Of course I could be totally off the plot! Its been a while since I used generics.. :)

Hi chaospie, thanks for the reply.
Yes, that's an approach I found (thanks Google) - you may need to make some of those things final, for reasons I coudn't be bothered to read up. It will work, but its the kind of mess I was hoping to avoid. And if I'm going to have to pass a new parameter to the constructors, in this particular app, I may as well just pass a Class that I can run newInstance on direcly (or an instance that I can use as a template).
I had some fun with the idea of populating the ArrayList at the beginning with one dummy entry, using that as a template,then deleting it after I've done all the adding. The template bit is dead easy:

list.add((T) (list.get(0).getClass().newInstance()));

(with Exceptions as in your code), but that really is a kludge.
It's maddening that I can't find a way of determining what the class of the instances of an ArrayList need to be!

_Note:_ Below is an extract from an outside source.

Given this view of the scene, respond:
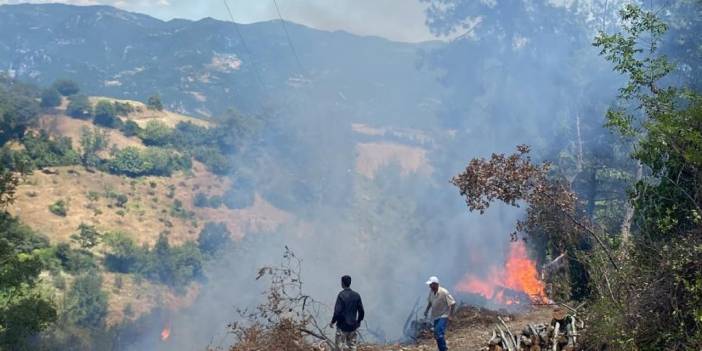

As already noted, you can't use the 'new' expression to create a new object at runtime given the way generics are implemented in Java. IMO, the cleanest (type-safe without any warning) approach you can come across can be achieved by passing in the class of the object you have to create. E.g.

private static <T> T addToList(List<T> list, Class<T> klass) {
    T t = null;
    try {
        t = klass.newInstance();
    } catch (Exception e) {
    return t;

But then again, I personally think that having a method given the arbitrary responsibility of creating objects and inserting into Lists is a bit off. Any "practical" scenario you have in mind which requires you to have true generics?

Any "practical" scenario you have in mind which requires you to have true generics?

Yeah, this came up as part of a fairly complex app, the details of which are not relevant here. I tried to reduce the problem to the simplest form that would have a solution directly applicable to the full problem. The real situation involves processing input to create the objects, which are then inserted into a Collection - they're not just virgin objects.

I've spent a few more hours on the web, and I'm now pretty certain that the the kind of solution I'm looking for doesn't exist. I'm going to go with a factory method appraoch. I'll mark this "solved", since there is no "now known to be unsolvable" option!